Shareholders Are Paying The Package
What should be kept in mind is that when it comes to companies of scale, it is unlikely that they are going to be providing you with a major margin opportunity. That means that if Hawaiian Airlines wants to make it work, they really need to execute extremely well on their commitment and cost plans, which could ultimately attract more business and bring costs down even further. Either way, Amazon is a dream partner if you look at the prospects of e-commerce but as a party that is trying to control logistics costs, they might be a tough party to please.
What I find somewhat odd is the timing of the announcement. Hawaiian Airlines shares posted a 8.88% gain after it made the partnership with Amazon public and that is all nice and stuff, but one could wonder whether this was the best time to announce it. The outlook for airlines is generally good as I have been seeing in the fresh earnings season and while I believe the Amazon agreement will be good for the stock, what I am not liking a lot is that Amazon also has been given 9.4 million warrants of which 6.3 million warrants are valued at $14.71, which is already 4.2% under today’s market price. Not a huge discount, but Amazon is given an opportunity to buy stocks in really cheap and for the reminder of the 3.15 million warrants, a 30-day moving average at October 2025 or the consummation of the first tranche of shares is finalized. Hawaiian Airlines currently has 51.4 million shares outstanding, and essentially issuing warrants to Amazon will dilute shareholders by as much as 18%.
In some way, this is an unfortunate set up because shareholders get diluted as warrants are vested and exercised and it puts Amazon in a position of being the customer as well as the client. They have interest in buying shares at a low price and keeping prices on their contracts low. One can lead to the other and with that in mind it is not a set up I would be very happy with. In some sense, there is a $1.8 billion revenue potential and Hawaiian Airlines is paying Amazon, its customer, to unlock that potential by diluting shareholders. If share prices roughly double to $30 per share, for $950 million in revenues Amazon could exercise over $187 million worth of warrants and ultimately own 15% of the company. Amazon is known for taking stakes in its logistics partners and in some way they are aligned in their objectives, but I have a hard time seeing why taking a 15% stake at the expense of current shareholders is a good thing as it gives Amazon additional strength in negotiations for follow up agreements and contracts.

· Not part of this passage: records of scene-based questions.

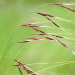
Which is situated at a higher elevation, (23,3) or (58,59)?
(23,3)

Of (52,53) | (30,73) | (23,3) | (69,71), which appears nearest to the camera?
(30,73)

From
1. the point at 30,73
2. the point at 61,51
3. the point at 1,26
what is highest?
the point at 30,73

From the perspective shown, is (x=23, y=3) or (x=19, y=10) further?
(x=23, y=3)

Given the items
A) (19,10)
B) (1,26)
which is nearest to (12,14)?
(19,10)

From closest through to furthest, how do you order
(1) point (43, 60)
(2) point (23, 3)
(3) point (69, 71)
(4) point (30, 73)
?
(4) point (30, 73)
(3) point (69, 71)
(1) point (43, 60)
(2) point (23, 3)

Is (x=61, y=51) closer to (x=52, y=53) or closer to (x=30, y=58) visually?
(x=52, y=53)

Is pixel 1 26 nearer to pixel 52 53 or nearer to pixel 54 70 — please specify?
pixel 52 53
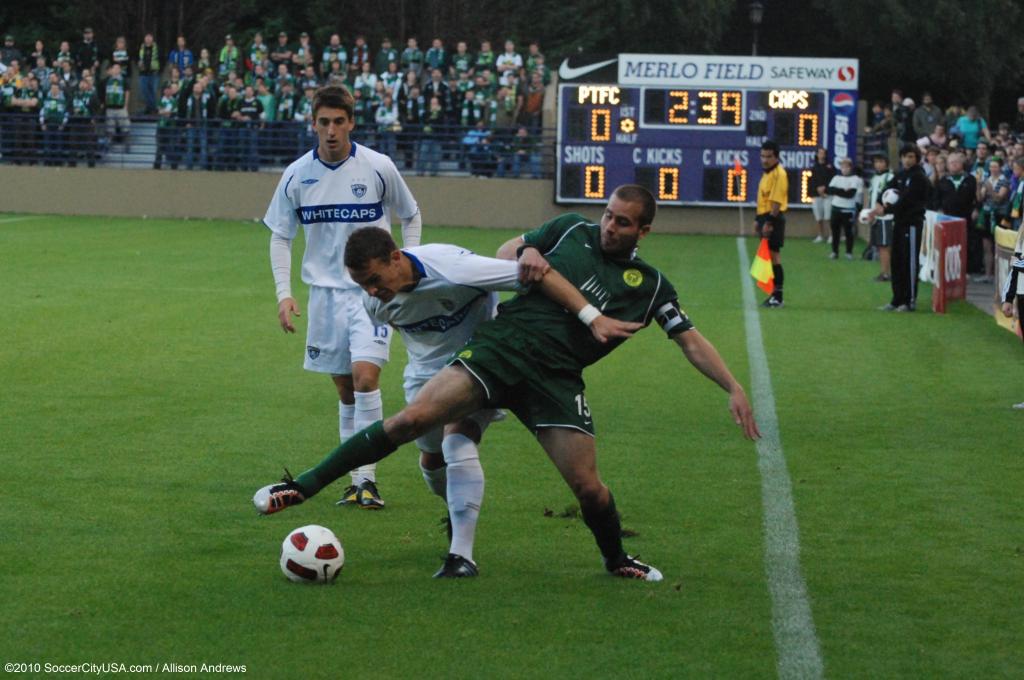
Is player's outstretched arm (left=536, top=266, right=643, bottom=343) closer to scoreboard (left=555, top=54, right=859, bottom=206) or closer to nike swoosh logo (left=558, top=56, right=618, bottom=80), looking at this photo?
scoreboard (left=555, top=54, right=859, bottom=206)

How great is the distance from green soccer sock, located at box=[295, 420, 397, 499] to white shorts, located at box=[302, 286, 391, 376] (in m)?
1.82

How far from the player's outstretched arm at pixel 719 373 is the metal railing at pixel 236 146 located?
29.7 meters

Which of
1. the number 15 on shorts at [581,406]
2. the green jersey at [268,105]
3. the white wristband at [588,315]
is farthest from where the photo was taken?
the green jersey at [268,105]

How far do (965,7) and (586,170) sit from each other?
23.0 metres

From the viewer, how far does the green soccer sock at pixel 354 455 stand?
20.2 ft

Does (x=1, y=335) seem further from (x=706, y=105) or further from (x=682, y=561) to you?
(x=706, y=105)

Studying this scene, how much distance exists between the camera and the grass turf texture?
18.6 feet

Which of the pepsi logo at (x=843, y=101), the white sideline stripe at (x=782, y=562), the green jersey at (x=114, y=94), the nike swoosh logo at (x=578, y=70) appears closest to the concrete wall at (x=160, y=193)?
the green jersey at (x=114, y=94)

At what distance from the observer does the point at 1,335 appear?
1521 centimetres

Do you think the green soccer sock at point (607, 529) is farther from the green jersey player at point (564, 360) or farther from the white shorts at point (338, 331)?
the white shorts at point (338, 331)

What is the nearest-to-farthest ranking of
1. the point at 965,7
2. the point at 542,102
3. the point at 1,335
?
the point at 1,335
the point at 542,102
the point at 965,7

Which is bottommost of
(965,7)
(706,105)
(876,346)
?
(876,346)

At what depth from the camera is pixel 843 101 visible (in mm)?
32406

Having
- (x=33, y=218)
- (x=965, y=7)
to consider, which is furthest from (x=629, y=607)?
(x=965, y=7)
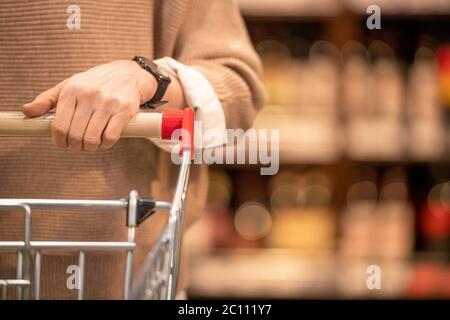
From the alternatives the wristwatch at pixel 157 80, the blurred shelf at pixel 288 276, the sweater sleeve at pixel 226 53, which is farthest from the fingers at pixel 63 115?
the blurred shelf at pixel 288 276

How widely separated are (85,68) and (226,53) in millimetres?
193

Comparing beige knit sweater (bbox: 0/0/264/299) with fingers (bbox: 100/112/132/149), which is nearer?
fingers (bbox: 100/112/132/149)

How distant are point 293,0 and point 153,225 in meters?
1.47

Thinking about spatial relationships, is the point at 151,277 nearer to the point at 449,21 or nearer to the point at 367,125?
the point at 367,125

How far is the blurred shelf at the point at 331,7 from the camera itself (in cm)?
248

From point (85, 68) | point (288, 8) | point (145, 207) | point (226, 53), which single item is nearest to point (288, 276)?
point (288, 8)

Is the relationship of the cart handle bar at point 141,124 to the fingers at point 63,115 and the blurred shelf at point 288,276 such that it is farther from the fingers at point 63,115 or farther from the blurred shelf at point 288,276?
the blurred shelf at point 288,276

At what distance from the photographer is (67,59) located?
101 cm

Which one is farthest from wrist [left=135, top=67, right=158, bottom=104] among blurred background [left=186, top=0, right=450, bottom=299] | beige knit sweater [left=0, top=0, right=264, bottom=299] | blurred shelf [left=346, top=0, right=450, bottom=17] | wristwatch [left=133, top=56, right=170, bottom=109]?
blurred shelf [left=346, top=0, right=450, bottom=17]

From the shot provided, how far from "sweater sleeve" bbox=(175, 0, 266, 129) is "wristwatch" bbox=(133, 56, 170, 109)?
15cm

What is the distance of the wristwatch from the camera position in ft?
3.00

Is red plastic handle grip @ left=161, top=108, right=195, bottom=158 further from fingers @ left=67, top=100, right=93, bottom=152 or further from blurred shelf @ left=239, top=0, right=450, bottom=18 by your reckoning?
blurred shelf @ left=239, top=0, right=450, bottom=18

Conclusion: Big Opportunity For Hawaiian Airlines Stock, Amazon Has The Scale Leverage
I do believe that this could ultimately be a good move for Hawaiian Airlines, but the opportunity for Amazon to acquire stock is not necessarily good for investors who could be diluted by 18% meaning that in order for this to be truly a good move for investors the contribution to earnings should exceed the rate of dilution.
For Amazon stock, I do not see major price movements but this agreement fits in a broader attempt to keep a diversified logistics chain in which it attempts to keep costs down and putting your eggs in different baskets making every party compete for contracts and chances of warrant exercise helps Amazon pushing down the prices.